Disclaimer: I have shamelessly stolen the image on the left from the internet. I apologise for my unethical web theft.
I feel like I've never met a waiter who didn't smoke, or they at least wished they did. When the last of civilised society have finally come to their senses and given up smoking, hospitality staff will be dragged kicking and screaming into the fresh air.
When you work in the service industry, being a smoker means one thing - more breaks - and in the service industry, breaks are pretty hard to come by. Sure it's expensive, it stinks, it gives you all kinds of cancer, but we almost all did it at one time or another.
Although I rarely smoke now, over the last 10 years I've waited a lot of tables, and smoked a lot of cigarettes. A cigarette break, or a "fiver" as they are affectionately known, is sometimes the only five minutes in an eight hour day to be alone. And if not alone, in the company of another smoking waiter for a bitch session about your section.
Hospitality staff can usually be broken up into two groups - smokers and non-smokers. While a part of me always envied those puritans who had never smoked a cigarette in their lives with their snow white skin and twinkling eyes, deep down I know they never had quite as much fun as us smokers. Now, while I am not trying to rationalise or advocate smoking, darn it, we were cooler, we were naughtier, we stayed out later and we partied harder. Sure, the groups sometimes mingled, we played nice, but deep down, we were never truly on the same page.
There would always be someone trying to quit, but it would never last. I think we all knew that none of us would successfully quit smoking until we had left the hospitality industry, myself included. You know you're addicted when it's practically snowing and you are still going outside to smoke. Winter was usually the time when most of us tried to quit. In summer no one tried to quit.

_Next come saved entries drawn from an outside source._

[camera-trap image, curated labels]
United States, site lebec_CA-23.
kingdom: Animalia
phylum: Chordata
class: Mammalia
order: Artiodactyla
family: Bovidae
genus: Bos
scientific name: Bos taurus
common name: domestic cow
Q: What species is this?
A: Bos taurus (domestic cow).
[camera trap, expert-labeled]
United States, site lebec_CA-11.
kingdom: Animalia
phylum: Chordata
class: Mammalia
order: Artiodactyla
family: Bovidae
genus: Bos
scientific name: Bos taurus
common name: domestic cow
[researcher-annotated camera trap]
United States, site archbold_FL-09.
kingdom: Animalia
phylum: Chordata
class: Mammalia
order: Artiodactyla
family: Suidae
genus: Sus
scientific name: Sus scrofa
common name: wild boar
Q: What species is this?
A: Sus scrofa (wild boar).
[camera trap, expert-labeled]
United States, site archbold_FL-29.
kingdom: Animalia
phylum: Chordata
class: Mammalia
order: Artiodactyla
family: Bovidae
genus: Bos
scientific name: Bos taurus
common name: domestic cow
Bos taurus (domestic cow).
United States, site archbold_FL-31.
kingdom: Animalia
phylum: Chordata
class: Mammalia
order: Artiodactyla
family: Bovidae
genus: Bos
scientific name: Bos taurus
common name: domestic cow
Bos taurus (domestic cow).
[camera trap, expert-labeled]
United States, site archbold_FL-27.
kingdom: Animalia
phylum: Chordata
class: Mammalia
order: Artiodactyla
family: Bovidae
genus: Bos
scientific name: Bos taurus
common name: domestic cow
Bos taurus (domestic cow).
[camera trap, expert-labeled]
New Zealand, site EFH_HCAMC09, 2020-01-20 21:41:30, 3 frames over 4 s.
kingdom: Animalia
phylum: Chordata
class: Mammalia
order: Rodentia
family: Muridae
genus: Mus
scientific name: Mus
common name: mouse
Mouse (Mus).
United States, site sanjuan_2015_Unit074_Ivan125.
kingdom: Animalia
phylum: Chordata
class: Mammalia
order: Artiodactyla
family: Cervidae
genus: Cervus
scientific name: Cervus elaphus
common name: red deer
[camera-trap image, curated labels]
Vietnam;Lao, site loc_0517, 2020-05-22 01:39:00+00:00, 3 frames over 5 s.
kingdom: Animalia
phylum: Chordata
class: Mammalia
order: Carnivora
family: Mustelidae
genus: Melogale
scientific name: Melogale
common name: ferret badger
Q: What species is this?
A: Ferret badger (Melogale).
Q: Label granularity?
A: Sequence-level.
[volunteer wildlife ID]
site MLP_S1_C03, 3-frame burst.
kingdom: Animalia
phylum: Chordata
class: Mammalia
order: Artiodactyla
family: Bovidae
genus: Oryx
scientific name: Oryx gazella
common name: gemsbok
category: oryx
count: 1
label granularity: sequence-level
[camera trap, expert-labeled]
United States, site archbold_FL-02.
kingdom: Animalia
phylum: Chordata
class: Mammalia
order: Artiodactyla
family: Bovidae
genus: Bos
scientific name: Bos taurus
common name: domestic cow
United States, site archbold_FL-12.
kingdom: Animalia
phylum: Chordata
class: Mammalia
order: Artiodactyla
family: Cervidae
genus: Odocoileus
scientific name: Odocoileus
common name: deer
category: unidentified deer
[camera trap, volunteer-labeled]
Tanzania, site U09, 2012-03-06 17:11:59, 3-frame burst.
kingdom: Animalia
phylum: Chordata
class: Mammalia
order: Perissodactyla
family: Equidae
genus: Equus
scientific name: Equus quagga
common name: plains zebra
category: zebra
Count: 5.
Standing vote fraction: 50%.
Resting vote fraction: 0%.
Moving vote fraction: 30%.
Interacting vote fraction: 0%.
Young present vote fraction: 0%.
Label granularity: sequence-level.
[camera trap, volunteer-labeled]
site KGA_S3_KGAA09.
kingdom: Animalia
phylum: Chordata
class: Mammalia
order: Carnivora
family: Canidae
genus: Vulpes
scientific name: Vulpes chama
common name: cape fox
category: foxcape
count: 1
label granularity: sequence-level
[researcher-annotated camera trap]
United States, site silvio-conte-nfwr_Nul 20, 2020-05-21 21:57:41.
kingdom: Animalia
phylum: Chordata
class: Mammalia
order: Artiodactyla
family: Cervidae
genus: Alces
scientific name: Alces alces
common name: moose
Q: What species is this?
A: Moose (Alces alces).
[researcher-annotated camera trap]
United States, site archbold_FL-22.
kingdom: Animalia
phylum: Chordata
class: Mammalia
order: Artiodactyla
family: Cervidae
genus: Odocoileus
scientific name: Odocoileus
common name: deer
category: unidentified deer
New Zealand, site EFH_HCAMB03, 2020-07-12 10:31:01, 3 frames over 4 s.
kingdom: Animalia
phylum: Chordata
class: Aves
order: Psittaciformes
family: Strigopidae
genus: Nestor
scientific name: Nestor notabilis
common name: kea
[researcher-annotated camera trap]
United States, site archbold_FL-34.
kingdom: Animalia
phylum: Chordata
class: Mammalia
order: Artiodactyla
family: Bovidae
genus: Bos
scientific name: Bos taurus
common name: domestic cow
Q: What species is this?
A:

Half the problem was tips. It was easy to afford to smoke when you had pocket full of cash at the end of every shift. The other half of the problem was alcohol consumption. In almost every venue I have ever worked there was no such thing as going straight home after work without at least one drink. It was partially about the company, partially about taking the edge of a hard lifestyle, and mostly about having a laugh.
Man, I used to drag myself to my waitressing jobs hungover at least two days a week (and I was one of the well behaved ones) swearing I'd never smoke or drink again. It'd never last more than 24 hours. These days it does though, I actually behave like a grown up 90 per cent of the time, something I never though would happen. But still, on sunny Sunday afternoons in a beer garden I still smoke like a waitress. Okay, and sometimes on Friday nights too.